Help for struggling readers
When Simpson considered how he could best provide support, he included his students’ voices in the conversation.
“I started speaking with them as they were going through the accommodation process, asking what accommodations I needed to better support them. And reading problems came up a whole bunch. Students said they often listen to audiobooks while driving or working, which prompted a few discussions about why audiobooks, for manuals or textbooks, aren’t part of our program.”
Simpson had a thought: what if audiobooks, acting as a reading aid, could benefit students who struggle with reading.

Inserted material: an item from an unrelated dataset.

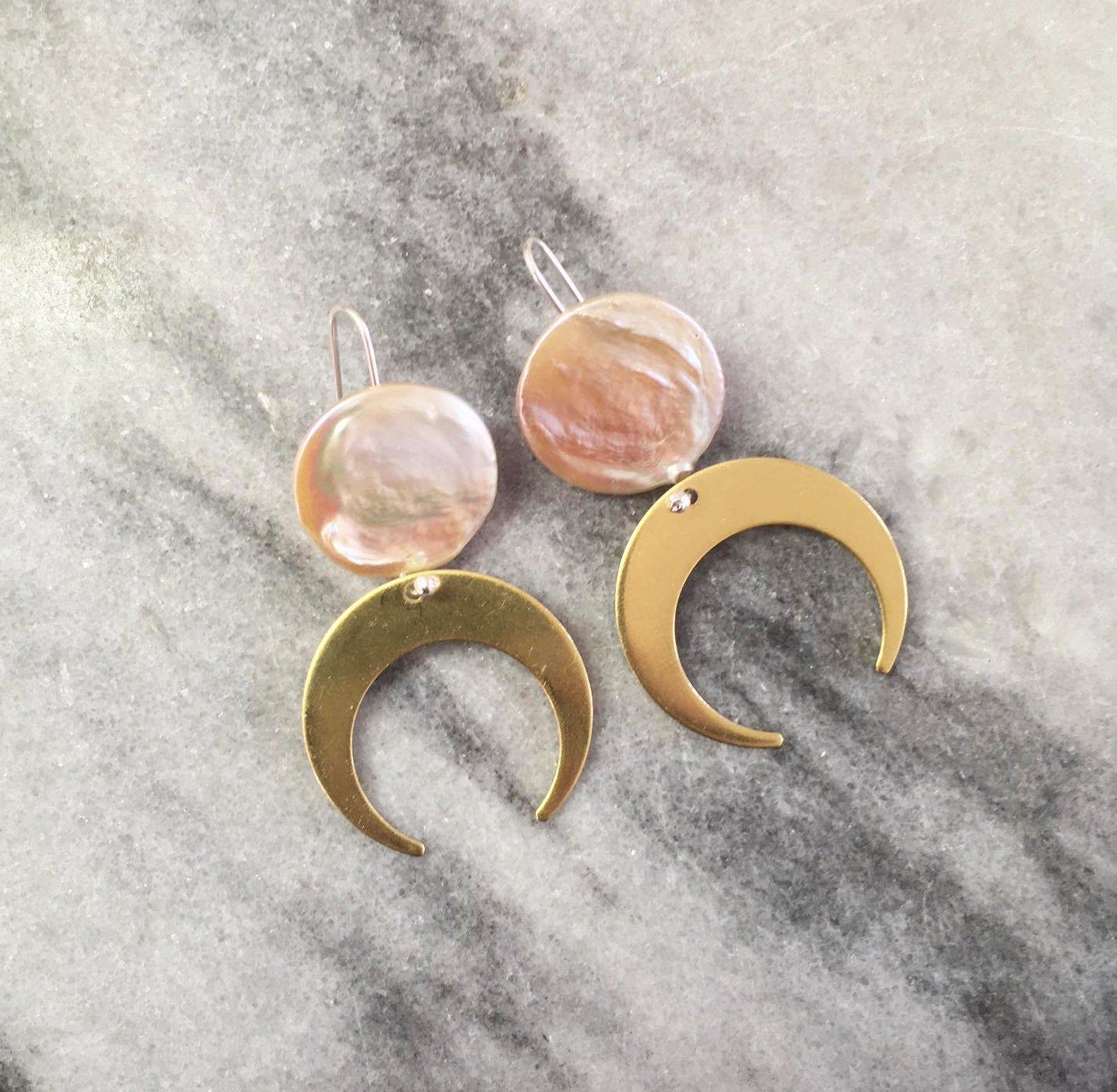 Macy earrings, brass, pearl and silver hooks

He decided to share his idea with BCcampus, a government agency that works with post-secondary institutions to help adapt impactful teaching and learning practices to better support students.

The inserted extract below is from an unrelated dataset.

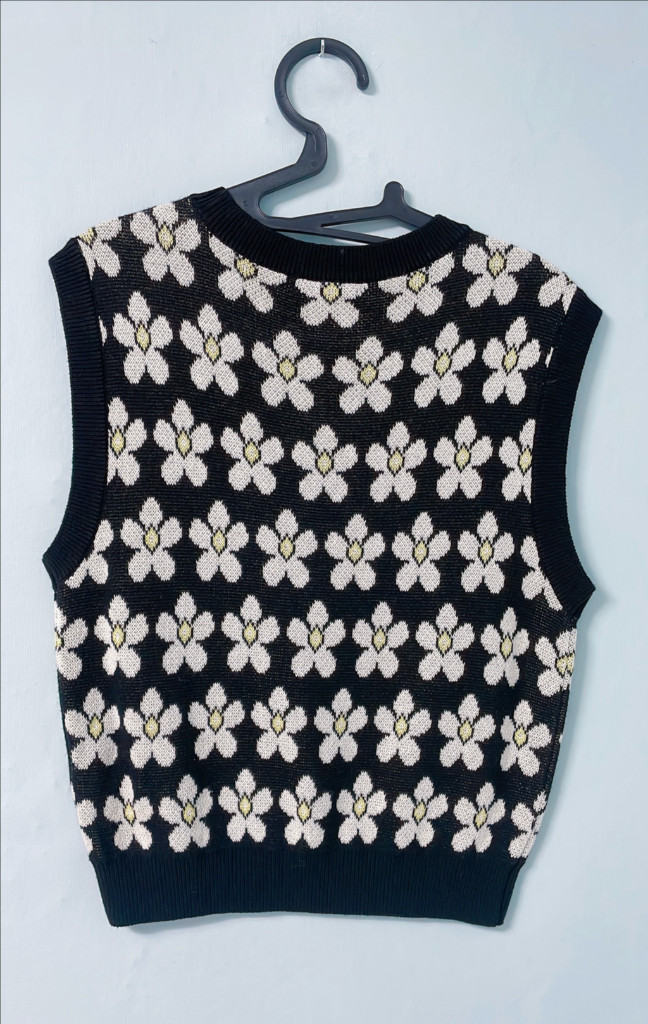 잇미샤 플라워 니트 베스트-블랙 이미지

“I emailed them about my idea and said I just didn’t know how to get started or get funding for it,” he says. “I didn’t hear from them for a while, and then when I did, I found out they would fund the pilot project while I provided research around it. So, turning the idea into something that might come to fruition was quite a leap, to be honest, but it happened.”

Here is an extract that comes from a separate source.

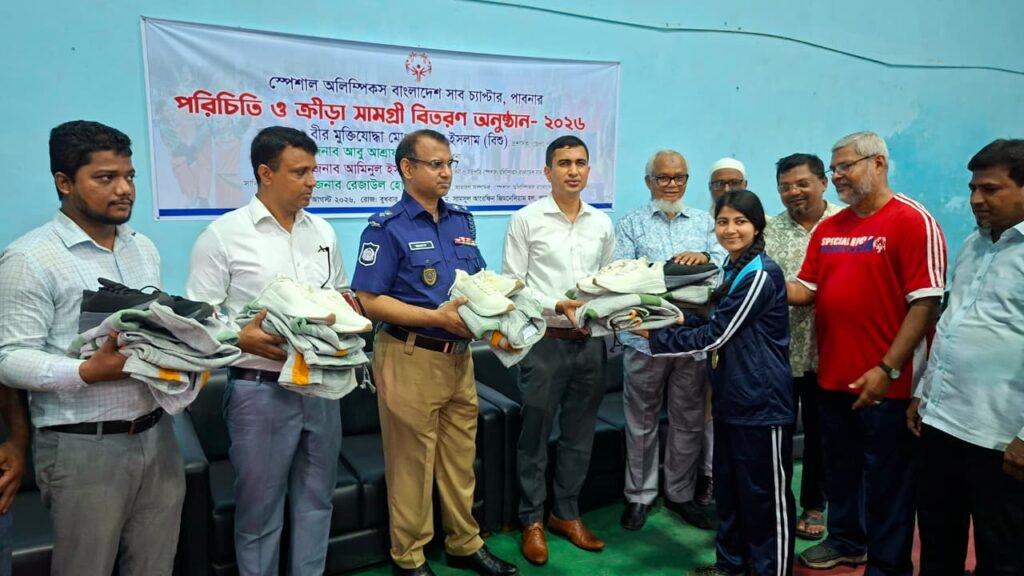 স্পেশালঅলিম্পিকসের উদ্যোগে বিশেষচাহিদাসম্পন্নকৃতিখেলোয়ারদেরমাঝেক্রীড়াসামগ্রীবিতরন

After hearing that students preferred listening to a human voice, with inflections in the right spot, and not to a computer-generated one, Simpson was ready to do the work, learning as he went along.
“I had no idea how to record. The timing was challenging to figure out. I didn’t know how long it would take to read paragraphs, pages and chapters. But, through trial and error, I finally figured it out. I also needed to create a space to record my voice. I had no idea about acoustics, so I used moving blankets and made a cocoon out of one of the lab stations in the School of Trades. I heard about the TRU Library Makerspace during the recording, which might’ve worked out well, but I kept going with what I was doing. Fast forward to the week of May 29, where level one of the audiobook has been submitted to BCcampus, ready to be produced and released in a way that is easily accessible for teachers and students. We might see the audiobooks as early as this fall.”
When it came to doing research, a first for Simpson, he knew who to ask.
“I went down to the Office of the Vice-President Research and had some great discussions on process, surveys and reports. The research end of it was so interesting. The survey went out and I received a lot of help from the School of Trades — a lot of instructors helped with delivering and collecting the surveys. The report has now been completed and sent off to BCcampus.”
Light on the horizon
Looking ahead, Simpson anticipates positive changes for trades students with learning disabilities.
“I can see some changes already with the agencies we work with, including the Industry Training Authority that manages trades programs in BC,” he says. “They have individuals on board that can do consultations and allow for accommodations on their national exams. I discovered that as I was asking a lot of questions about support for students. Barriers don’t need to be there, so we’re making progress, both at the post-secondary level and within agencies. Having a system that can identify and give credibility to these individuals in a safe and fair manner is the goal.”